If there are mulitple charsets, then the result is unpredictable as it depends on the set traversal order.
I've just found a couple of messages that trigger this behaviour:
Messages with characters that parse differently (or fail to parse) in one of the charsets can be affected.
N.B. This bug means that the generated MID will vary (unless the generator does not use the parsed body).
Note: the same MID will be generated each time if the same message is processed repeatedly during the same test run.

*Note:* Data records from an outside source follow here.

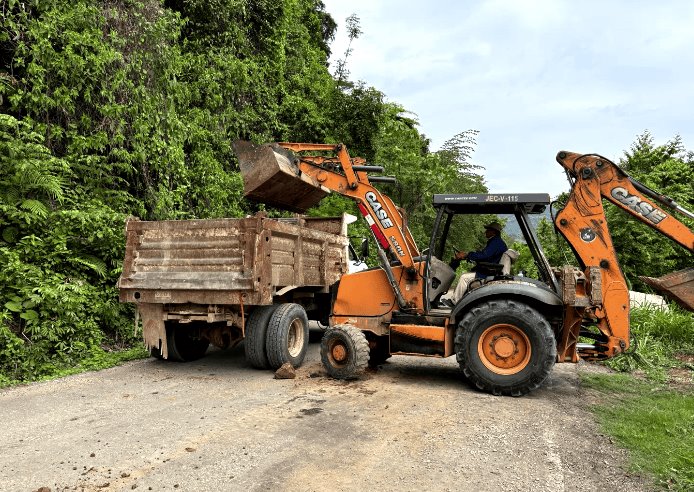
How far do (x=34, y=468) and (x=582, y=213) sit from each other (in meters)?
5.69

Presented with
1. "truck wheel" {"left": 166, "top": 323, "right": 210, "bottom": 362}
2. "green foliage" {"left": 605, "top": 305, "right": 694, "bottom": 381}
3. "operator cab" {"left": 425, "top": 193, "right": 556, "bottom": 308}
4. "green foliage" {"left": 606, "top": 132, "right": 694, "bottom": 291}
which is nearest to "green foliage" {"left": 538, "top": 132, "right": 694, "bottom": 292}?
"green foliage" {"left": 606, "top": 132, "right": 694, "bottom": 291}

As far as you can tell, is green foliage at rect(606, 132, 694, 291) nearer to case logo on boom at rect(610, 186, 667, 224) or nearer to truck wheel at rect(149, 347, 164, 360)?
case logo on boom at rect(610, 186, 667, 224)

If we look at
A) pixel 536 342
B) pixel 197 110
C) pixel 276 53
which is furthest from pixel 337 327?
pixel 276 53

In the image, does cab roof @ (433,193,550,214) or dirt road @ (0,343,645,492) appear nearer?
dirt road @ (0,343,645,492)

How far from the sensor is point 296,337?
7.46 m

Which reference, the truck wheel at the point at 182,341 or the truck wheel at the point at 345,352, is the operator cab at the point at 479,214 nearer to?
the truck wheel at the point at 345,352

It looks like whatever determines the ordering of Set entries is established during process startup.
The generators that use the message body are: medium, medium_original, cluster, legacy. [The full generator does not, however it is susceptible to changes in the mail library parsing.]
Currently, the decoding tries to use all possible character sets found in the message, not necessarily ones pertaining to the body itself. It also assumes that the default is UTF-8. Both are IMHO wrong, and are handled differently in Foal:
Note that decode is only invoked if type(body) is bytes, and a successful decode will change body to a string. So the decoding uses the first character set only. If that fails, it uses UTF-8.
I agree the current approach is wrong, however changing it will change the output of any generators which depend on the decoded body.
It's vital to ensure that the generators continue to produce the same output for the same input.
I think it should be safe to change the code to use the content-type for the current part, falling back to UTF-8 on error. This should fix the output to the most appropriate of the charsets, and should match at least some of the existing generated MIDs. This is not ideal, but is no worse than the current situation.
The method msgbody returns a string. This is converted here:
https://github.com/apache/incubator-ponymail/blob/ec0a76eb8b6836a3675800a65829a48fe90156f9/tools/archiver.py#L255
There are some problems with this: 1) it's only needed if type(body) is bytes 2)
if multiple charsets are present it will try them all. If the last one fails, this will override any successful earlier decodes3) pm_charsets() uses a set to hold the result of calling msg.get_charsets(). This does not preserve the order. Does it even make sense to look at all the charsets associated with a message? If so, then surely each part should be treated separately.